Dia 6: Sábado. Vi uma enorme barata. Então, KL me disse para olhar para o teto do banheiro. Fiquei horrorizado ao ver 4 enormes baratas no teto. Decidi então acabar com elas. Fiquei jogando uma bolinha feita com a marmitex. A primeira saiu e se enfiou no ralo. A segunda saiu voando para cima de mim e se alojou na sala ao lado. A terceira consegui matar. Depois do misto de horror, nojo e adrenalina decidi deixar a quarta barata em paz. Mais tarde ela "deu mole" e veio para baixo e consegui matá-la. Os 2 outros detentos que estavam presos comigo foram conduzidos as suas celas e pela primeira vez estava sozinho. Pensei: "Antes só do que mal-acompanhado". Nesses dias tentava me acalmar rezando muito e fazendo exercícios. Me exercitava para ficar cansado e dormir melhor. KL havia me ensinado um truque: colocar papel higiênico com a ponta molhada dentro do ouvido para servir como tampão.
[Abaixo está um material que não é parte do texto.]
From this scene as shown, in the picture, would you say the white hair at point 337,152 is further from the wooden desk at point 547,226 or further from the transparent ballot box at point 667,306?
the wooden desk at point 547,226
Dia 7: Domingo. Acordei bem cedo como de costume. A "vaquinha" que traz o "todão" - leite com chocolate muito mas, muito fraco mesmo, me acordava por volta das 5 da manhã. Revoltado com a sujeira do banheiro resolvi fazer uma faxina. Peguei o balde rachado e coloquei o resto de comida em um saco. Lavei o balde e segurando-o para a água não vazar pelas rachaduras acabei com toda aquela nojeira. Agora tinha um meio de dar descarga. Lavei o banheiro inteiro e se a cela tivesse como escorrer a água teria a lavado inteira. Em um devaneio meu resolvi tirar toda a "bosta" encrostada no vaso e com um pequena pedaço da grade de tela de moeda comecei a raspar aquela nojeira. Não aguentei. Me deu náuseas. Meu único erro foi retirar um pedaço de cobertor da cadeia que estava no ralo, mais tarde veremos o porquê. Retirei também um resto de chinela havaiana de dentro do ralo. Achei melhor guardar este pedaço de chinelo, pois poderia servir para alguma coisa. A hora do café chegou e um agente gente boa chamado AB perguntou porque eu estava ali. Ele me pareceu amável e gentil. Muito diferente de outros que passavam e batiam na grade apenas para perturbar sem contar outros que me viam junto às grades e falavam em tom autoritário para ir para o fundo da cela. Realmente AB não era como os outros: sempre que solicitava algo ele me atendia. Outros agentes simplesmente me ignoravam. Almocei cedo e o dia transcorreu do mesmo jeito: exercícios e oração. No final da tarde percebi pelos sons que vinham do lado dos agentes que o Brasil estava jogando e que ganhara a partida.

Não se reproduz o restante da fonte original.